Hacker News new | ask | show | jobs
by elijahbenizzy 1188 days ago
Congratulations! Really excited for you!

I love how you found a niche, valuable problem, built a framework, and are seeing a lot of success. A question (and I'm far from an expert so let me know if the assumptions are wrong):

It seems to me that the federated users have to be coordinated around timing for this to work. Otherwise this could take weeks/lots of slack messages for a single model to train. E.G. one team is having infra issues and doesn't get a job started, the other team is ready but then their lead goes on vacation, etc... In the internal-to-an-organization case this is probably fine (E.G. a hospital where the data has to be separated by patient/cohort), but if there are different teams managing the data then (a) have you seen this problem and (b) do you have tooling to fix it?

1 comments

Thanks, we're excited too!

Flower tries to automate this as much as it can. In cases where multiple organizations are involved, the workload can run in a fully automated manner if that's fine for all organizations. If a review step is required, that can be integrated (either on the client side or on the server side) - the availability of reviewers will then become the bottleneck for end-to-end latency.

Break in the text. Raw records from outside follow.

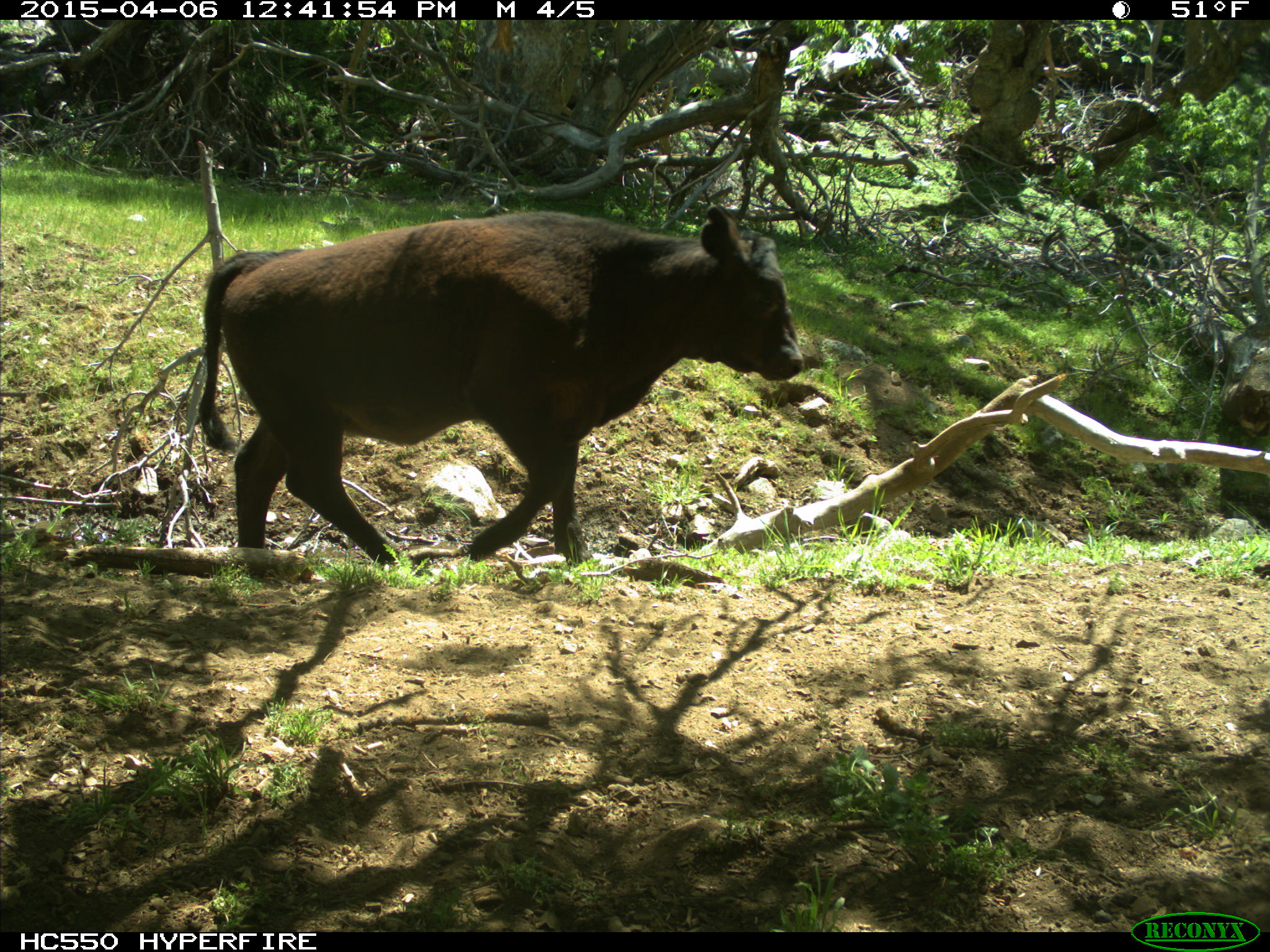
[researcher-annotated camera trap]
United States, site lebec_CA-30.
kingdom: Animalia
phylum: Chordata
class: Mammalia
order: Artiodactyla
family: Bovidae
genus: Bos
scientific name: Bos taurus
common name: domestic cow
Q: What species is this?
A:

In the long run, we will evolve the permissioning system to allow workloads to be automatically executed if they fall within pre-approved boundaries, or require manual review if they don't. Pre-approved boundaries could, for example, be used to configure a particular combination of models and hyperparemter ranges that are ok to run without additional (manual) approvals.

Awesome! Makes sense. I think the challenge is going to be coordinating with the various orchestration systems -- timeouts, etc.. Excited to see how you pull it off!